» Excerpted passage:
-------------------------
= Robert Row =

English fascist (1915–1999)

Robert Row

Robert Row (1915–1999) was an English fascist from Lancaster, a member of Oswald Mosley's British Union of Fascists (BUF) who was detained by the British government under Defence Regulation 18B during the Second World War. After the war, he wrote and edited British fascist publications and remained a believer in Mosley until his death.

==Early life==
Robert Row was born in 1915. His father worked for Waring & Gillow and was sent to Cuba to decorate the House of Assembly. He left school in 1931, by his own account during the Sterling crisis of that year, when Britain left the Gold Standard. In 1998, he recalled a succession of low-paid jobs and an environment of boarded-up shops in his local high street during his youth: "The times were desperate and after more of the same I joined the Blackshirts in 1934" (the BUF).

==Fascist career==
In Oswald Mosley's British Union of Fascists, Row saw policies that would put Britain first and "banish the slump". He became highly active in the movement, but with the outbreak of the Second World War, he was detained by the British government under the newly introduced Defence Regulation 18B. He spent time at Walton prison and was also held for a time at a prison camp near Huyton, where the most prominent inmate was John Beckett. Both associated freely during their incarceration, although they argued regularly. Beckett had left the BUF in 1938. He was released late during the war, joined the British Army and served in Palestine.
-------------------------
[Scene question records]
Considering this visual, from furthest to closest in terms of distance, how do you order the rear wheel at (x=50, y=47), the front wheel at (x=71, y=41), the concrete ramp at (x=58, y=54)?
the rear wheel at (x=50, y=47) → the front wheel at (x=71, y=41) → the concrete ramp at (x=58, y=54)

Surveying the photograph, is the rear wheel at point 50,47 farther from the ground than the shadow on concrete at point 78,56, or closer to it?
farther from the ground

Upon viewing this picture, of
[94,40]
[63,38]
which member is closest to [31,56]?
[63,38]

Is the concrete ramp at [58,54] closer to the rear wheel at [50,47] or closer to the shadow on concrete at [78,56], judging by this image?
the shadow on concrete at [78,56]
-------------------------
» What is asked:
1. In the Robert Row biography, begin at the words "English fascist (1915–1999)" and stop after "until his death.". Give that part again, substituting "Preston" for "Lancaster".
2. Which lines of the listing contain the string "concrete"? Return each of them, treating case as significant.
The Robert Row biography and the listing have no connection to each other.

» The solutions:
1.
English fascist (1915–1999)

Robert Row

Robert Row (1915–1999) was an English fascist from Preston, a member of Oswald Mosley's British Union of Fascists (BUF) who was detained by the British government under Defence Regulation 18B during the Second World War. After the war, he wrote and edited British fascist publications and remained a believer in Mosley until his death.

2.
Considering this visual, from furthest to closest in terms of distance, how do you order the rear wheel at (x=50, y=47), the front wheel at (x=71, y=41), the concrete ramp at (x=58, y=54)?
the rear wheel at (x=50, y=47) → the front wheel at (x=71, y=41) → the concrete ramp at (x=58, y=54)
Surveying the photograph, is the rear wheel at point 50,47 farther from the ground than the shadow on concrete at point 78,56, or closer to it?
Is the concrete ramp at [58,54] closer to the rear wheel at [50,47] or closer to the shadow on concrete at [78,56], judging by this image?
the shadow on concrete at [78,56]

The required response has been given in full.